Whitley burst into public consciousness in 2011 as the lead singer of Black Dub, project of super-producer Daniel Lanois (U2, Bob Dylan), blowing people away with a voice and presence beyond her 25 years. And it’s that voice: an emotional, blues-drenched instrument that ranges from a lilting slap to a knock-you-backwards uppercut. Whitley first met Lanois at a music festival in Belgium, where he was playing a gig with drummer Brian Blade, best known for his work with Joni Mitchell and Wayne Shorter. Lanois invited Whitley to Boston to record, and asked her to front Black Dub, working with Blade and bassist Daryl Johnson. The band’s self-titled album was released in October of 2010 and the group toured well into 2011, with Whitley’s voice propelling the group’s unique groove to ultimate peaks.
On her debut album Fourth Corner, Whitley explores the range of human emotion in another set of four: utter love, total rage, unadulterated happiness, and crippling loneliness.

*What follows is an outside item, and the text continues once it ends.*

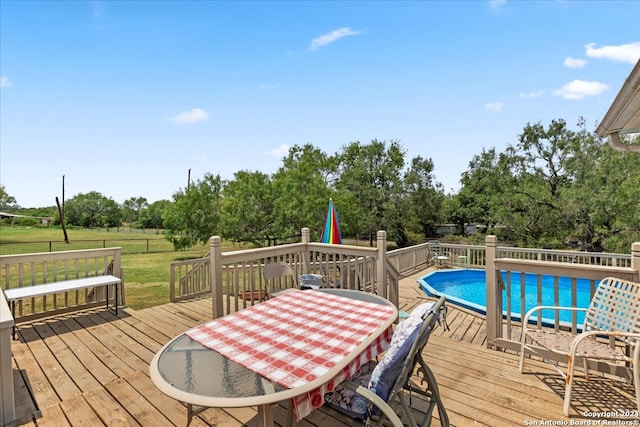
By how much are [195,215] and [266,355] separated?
1569cm

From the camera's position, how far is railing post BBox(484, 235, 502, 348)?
3.41 m

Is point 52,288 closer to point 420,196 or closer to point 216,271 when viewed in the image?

Recorded in New York with producer/keyboardist Thomas Bartlett (aka Doveman, who’s also worked with Glen Hansard, Antony and the Johnsons, Grizzly Bear and the National) and engineer Pat Dillett (David Byrne, St. Vincent, Mary J. Blige), with string arrangements by Rob Moose (Antony, Bon Iver), the record is a tantalizing mix of sounds that can come only from someone who says: “I’m from everywhere but have never felt like I belong.” Whitley lived a nomadic life: born in Belgium, she split her time growing up there and in New York, while also frequently visiting family in France, Texas, and Mexico.
With buzz-building performances at festivals like Bonnaroo, SXSW, and Celebrate Brooklyn, her 2012/13 solo tours in Europe and the US, and her 2014 win for Best Female Artist at the MIA awards in Belgium, Whitley has become one of the most talked about new artists on the international music circuit.